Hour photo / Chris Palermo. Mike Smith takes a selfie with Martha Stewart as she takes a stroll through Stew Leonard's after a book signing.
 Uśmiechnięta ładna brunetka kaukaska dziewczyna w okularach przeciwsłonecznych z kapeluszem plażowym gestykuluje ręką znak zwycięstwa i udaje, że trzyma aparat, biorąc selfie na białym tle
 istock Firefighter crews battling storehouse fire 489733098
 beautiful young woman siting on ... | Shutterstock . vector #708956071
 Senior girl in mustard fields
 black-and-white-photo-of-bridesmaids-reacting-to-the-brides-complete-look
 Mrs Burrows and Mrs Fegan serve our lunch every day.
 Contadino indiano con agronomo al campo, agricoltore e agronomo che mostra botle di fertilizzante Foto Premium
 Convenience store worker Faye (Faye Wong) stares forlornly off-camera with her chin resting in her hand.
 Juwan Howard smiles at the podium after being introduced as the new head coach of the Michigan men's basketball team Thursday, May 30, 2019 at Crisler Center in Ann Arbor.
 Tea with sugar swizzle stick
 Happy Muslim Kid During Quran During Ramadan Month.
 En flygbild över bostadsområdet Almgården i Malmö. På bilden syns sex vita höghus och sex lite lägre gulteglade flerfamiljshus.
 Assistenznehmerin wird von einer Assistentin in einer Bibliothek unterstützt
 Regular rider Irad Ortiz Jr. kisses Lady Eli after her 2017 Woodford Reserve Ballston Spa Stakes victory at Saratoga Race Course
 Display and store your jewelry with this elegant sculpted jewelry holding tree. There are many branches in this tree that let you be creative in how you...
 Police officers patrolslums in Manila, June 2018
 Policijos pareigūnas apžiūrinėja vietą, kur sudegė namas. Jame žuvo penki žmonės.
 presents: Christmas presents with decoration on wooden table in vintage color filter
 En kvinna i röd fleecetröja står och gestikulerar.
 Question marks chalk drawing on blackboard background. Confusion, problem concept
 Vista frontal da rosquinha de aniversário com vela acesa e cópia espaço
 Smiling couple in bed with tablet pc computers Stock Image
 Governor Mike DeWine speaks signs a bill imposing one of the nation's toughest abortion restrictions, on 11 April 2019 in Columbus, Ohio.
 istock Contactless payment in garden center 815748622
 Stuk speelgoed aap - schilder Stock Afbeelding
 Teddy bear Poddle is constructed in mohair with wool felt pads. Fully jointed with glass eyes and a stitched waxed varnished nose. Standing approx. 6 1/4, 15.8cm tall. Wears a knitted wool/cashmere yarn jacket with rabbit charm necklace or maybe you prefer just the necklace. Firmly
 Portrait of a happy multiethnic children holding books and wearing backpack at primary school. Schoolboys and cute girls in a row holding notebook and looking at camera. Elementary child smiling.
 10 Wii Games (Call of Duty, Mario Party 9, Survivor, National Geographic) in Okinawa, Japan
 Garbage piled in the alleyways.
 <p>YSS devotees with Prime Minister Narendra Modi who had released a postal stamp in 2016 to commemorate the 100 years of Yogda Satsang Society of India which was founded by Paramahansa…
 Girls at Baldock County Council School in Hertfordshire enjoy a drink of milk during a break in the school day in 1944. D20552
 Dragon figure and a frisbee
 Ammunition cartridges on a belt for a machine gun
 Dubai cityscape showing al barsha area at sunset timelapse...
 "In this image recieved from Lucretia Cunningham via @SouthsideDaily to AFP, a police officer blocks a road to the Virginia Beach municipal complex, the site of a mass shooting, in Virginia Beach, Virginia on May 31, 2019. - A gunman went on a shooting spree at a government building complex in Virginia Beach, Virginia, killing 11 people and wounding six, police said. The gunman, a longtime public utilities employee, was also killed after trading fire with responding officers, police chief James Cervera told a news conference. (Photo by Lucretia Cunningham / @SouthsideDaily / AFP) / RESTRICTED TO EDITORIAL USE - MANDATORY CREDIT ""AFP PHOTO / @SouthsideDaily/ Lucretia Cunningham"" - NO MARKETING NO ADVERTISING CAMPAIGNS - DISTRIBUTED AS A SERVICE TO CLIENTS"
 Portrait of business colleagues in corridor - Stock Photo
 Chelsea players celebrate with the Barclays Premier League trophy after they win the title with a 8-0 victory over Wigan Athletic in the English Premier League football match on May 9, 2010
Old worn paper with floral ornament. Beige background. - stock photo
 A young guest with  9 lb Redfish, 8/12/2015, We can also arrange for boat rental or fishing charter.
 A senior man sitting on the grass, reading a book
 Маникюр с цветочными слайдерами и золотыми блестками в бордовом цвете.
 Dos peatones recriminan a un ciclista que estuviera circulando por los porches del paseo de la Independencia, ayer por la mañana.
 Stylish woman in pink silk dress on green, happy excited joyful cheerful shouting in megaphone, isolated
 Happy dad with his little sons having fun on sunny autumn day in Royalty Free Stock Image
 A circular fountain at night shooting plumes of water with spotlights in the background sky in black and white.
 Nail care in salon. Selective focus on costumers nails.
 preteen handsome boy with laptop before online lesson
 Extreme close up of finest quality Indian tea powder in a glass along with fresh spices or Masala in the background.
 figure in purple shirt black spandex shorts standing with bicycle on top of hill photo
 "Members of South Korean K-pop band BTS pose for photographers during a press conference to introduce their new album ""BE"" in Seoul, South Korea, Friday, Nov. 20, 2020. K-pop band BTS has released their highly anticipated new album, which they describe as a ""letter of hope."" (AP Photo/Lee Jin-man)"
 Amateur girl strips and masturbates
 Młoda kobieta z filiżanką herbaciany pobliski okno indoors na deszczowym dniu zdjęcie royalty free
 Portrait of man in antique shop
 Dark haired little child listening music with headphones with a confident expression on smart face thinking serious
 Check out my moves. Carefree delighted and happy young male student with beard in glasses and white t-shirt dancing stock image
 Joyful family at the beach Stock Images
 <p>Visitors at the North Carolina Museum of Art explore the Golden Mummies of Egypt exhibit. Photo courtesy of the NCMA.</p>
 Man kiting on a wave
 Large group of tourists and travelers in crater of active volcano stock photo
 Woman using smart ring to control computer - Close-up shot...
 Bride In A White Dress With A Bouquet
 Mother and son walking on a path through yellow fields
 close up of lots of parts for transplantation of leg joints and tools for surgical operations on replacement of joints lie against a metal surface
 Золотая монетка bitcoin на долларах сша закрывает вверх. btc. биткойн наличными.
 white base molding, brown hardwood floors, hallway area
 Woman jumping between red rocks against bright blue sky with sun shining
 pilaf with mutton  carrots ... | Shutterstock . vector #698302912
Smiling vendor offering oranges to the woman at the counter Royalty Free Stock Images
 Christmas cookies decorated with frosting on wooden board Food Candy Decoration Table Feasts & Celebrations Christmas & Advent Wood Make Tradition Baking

What is being asked >>
The data above should be copied exactly, with no line omitted.

Solution to this task >>
Hour photo / Chris Palermo. Mike Smith takes a selfie with Martha Stewart as she takes a stroll through Stew Leonard's after a book signing.
 Uśmiechnięta ładna brunetka kaukaska dziewczyna w okularach przeciwsłonecznych z kapeluszem plażowym gestykuluje ręką znak zwycięstwa i udaje, że trzyma aparat, biorąc selfie na białym tle
 istock Firefighter crews battling storehouse fire 489733098
 beautiful young woman siting on ... | Shutterstock . vector #708956071
 Senior girl in mustard fields
 black-and-white-photo-of-bridesmaids-reacting-to-the-brides-complete-look
 Mrs Burrows and Mrs Fegan serve our lunch every day.
 Contadino indiano con agronomo al campo, agricoltore e agronomo che mostra botle di fertilizzante Foto Premium
 Convenience store worker Faye (Faye Wong) stares forlornly off-camera with her chin resting in her hand.
 Juwan Howard smiles at the podium after being introduced as the new head coach of the Michigan men's basketball team Thursday, May 30, 2019 at Crisler Center in Ann Arbor.
 Tea with sugar swizzle stick
 Happy Muslim Kid During Quran During Ramadan Month.
 En flygbild över bostadsområdet Almgården i Malmö. På bilden syns sex vita höghus och sex lite lägre gulteglade flerfamiljshus.
 Assistenznehmerin wird von einer Assistentin in einer Bibliothek unterstützt
 Regular rider Irad Ortiz Jr. kisses Lady Eli after her 2017 Woodford Reserve Ballston Spa Stakes victory at Saratoga Race Course
 Display and store your jewelry with this elegant sculpted jewelry holding tree. There are many branches in this tree that let you be creative in how you...
 Police officers patrolslums in Manila, June 2018
 Policijos pareigūnas apžiūrinėja vietą, kur sudegė namas. Jame žuvo penki žmonės.
 presents: Christmas presents with decoration on wooden table in vintage color filter
 En kvinna i röd fleecetröja står och gestikulerar.
 Question marks chalk drawing on blackboard background. Confusion, problem concept
 Vista frontal da rosquinha de aniversário com vela acesa e cópia espaço
 Smiling couple in bed with tablet pc computers Stock Image
 Governor Mike DeWine speaks signs a bill imposing one of the nation's toughest abortion restrictions, on 11 April 2019 in Columbus, Ohio.
 istock Contactless payment in garden center 815748622
 Stuk speelgoed aap - schilder Stock Afbeelding
 Teddy bear Poddle is constructed in mohair with wool felt pads. Fully jointed with glass eyes and a stitched waxed varnished nose. Standing approx. 6 1/4, 15.8cm tall. Wears a knitted wool/cashmere yarn jacket with rabbit charm necklace or maybe you prefer just the necklace. Firmly
 Portrait of a happy multiethnic children holding books and wearing backpack at primary school. Schoolboys and cute girls in a row holding notebook and looking at camera. Elementary child smiling.
 10 Wii Games (Call of Duty, Mario Party 9, Survivor, National Geographic) in Okinawa, Japan
 Garbage piled in the alleyways.
 <p>YSS devotees with Prime Minister Narendra Modi who had released a postal stamp in 2016 to commemorate the 100 years of Yogda Satsang Society of India which was founded by Paramahansa…
 Girls at Baldock County Council School in Hertfordshire enjoy a drink of milk during a break in the school day in 1944. D20552
 Dragon figure and a frisbee
 Ammunition cartridges on a belt for a machine gun
 Dubai cityscape showing al barsha area at sunset timelapse...
 "In this image recieved from Lucretia Cunningham via @SouthsideDaily to AFP, a police officer blocks a road to the Virginia Beach municipal complex, the site of a mass shooting, in Virginia Beach, Virginia on May 31, 2019. - A gunman went on a shooting spree at a government building complex in Virginia Beach, Virginia, killing 11 people and wounding six, police said. The gunman, a longtime public utilities employee, was also killed after trading fire with responding officers, police chief James Cervera told a news conference. (Photo by Lucretia Cunningham / @SouthsideDaily / AFP) / RESTRICTED TO EDITORIAL USE - MANDATORY CREDIT ""AFP PHOTO / @SouthsideDaily/ Lucretia Cunningham"" - NO MARKETING NO ADVERTISING CAMPAIGNS - DISTRIBUTED AS A SERVICE TO CLIENTS"
 Portrait of business colleagues in corridor - Stock Photo
 Chelsea players celebrate with the Barclays Premier League trophy after they win the title with a 8-0 victory over Wigan Athletic in the English Premier League football match on May 9, 2010
Old worn paper with floral ornament. Beige background. - stock photo
 A young guest with  9 lb Redfish, 8/12/2015, We can also arrange for boat rental or fishing charter.
 A senior man sitting on the grass, reading a book
 Маникюр с цветочными слайдерами и золотыми блестками в бордовом цвете.
 Dos peatones recriminan a un ciclista que estuviera circulando por los porches del paseo de la Independencia, ayer por la mañana.
 Stylish woman in pink silk dress on green, happy excited joyful cheerful shouting in megaphone, isolated
 Happy dad with his little sons having fun on sunny autumn day in Royalty Free Stock Image
 A circular fountain at night shooting plumes of water with spotlights in the background sky in black and white.
 Nail care in salon. Selective focus on costumers nails.
 preteen handsome boy with laptop before online lesson
 Extreme close up of finest quality Indian tea powder in a glass along with fresh spices or Masala in the background.
 figure in purple shirt black spandex shorts standing with bicycle on top of hill photo
 "Members of South Korean K-pop band BTS pose for photographers during a press conference to introduce their new album ""BE"" in Seoul, South Korea, Friday, Nov. 20, 2020. K-pop band BTS has released their highly anticipated new album, which they describe as a ""letter of hope."" (AP Photo/Lee Jin-man)"
 Amateur girl strips and masturbates
 Młoda kobieta z filiżanką herbaciany pobliski okno indoors na deszczowym dniu zdjęcie royalty free
 Portrait of man in antique shop
 Dark haired little child listening music with headphones with a confident expression on smart face thinking serious
 Check out my moves. Carefree delighted and happy young male student with beard in glasses and white t-shirt dancing stock image
 Joyful family at the beach Stock Images
 <p>Visitors at the North Carolina Museum of Art explore the Golden Mummies of Egypt exhibit. Photo courtesy of the NCMA.</p>
 Man kiting on a wave
 Large group of tourists and travelers in crater of active volcano stock photo
 Woman using smart ring to control computer - Close-up shot...
 Bride In A White Dress With A Bouquet
 Mother and son walking on a path through yellow fields
 close up of lots of parts for transplantation of leg joints and tools for surgical operations on replacement of joints lie against a metal surface
 Золотая монетка bitcoin на долларах сша закрывает вверх. btc. биткойн наличными.
 white base molding, brown hardwood floors, hallway area
 Woman jumping between red rocks against bright blue sky with sun shining
 pilaf with mutton  carrots ... | Shutterstock . vector #698302912
Smiling vendor offering oranges to the woman at the counter Royalty Free Stock Images
 Christmas cookies decorated with frosting on wooden board Food Candy Decoration Table Feasts & Celebrations Christmas & Advent Wood Make Tradition Baking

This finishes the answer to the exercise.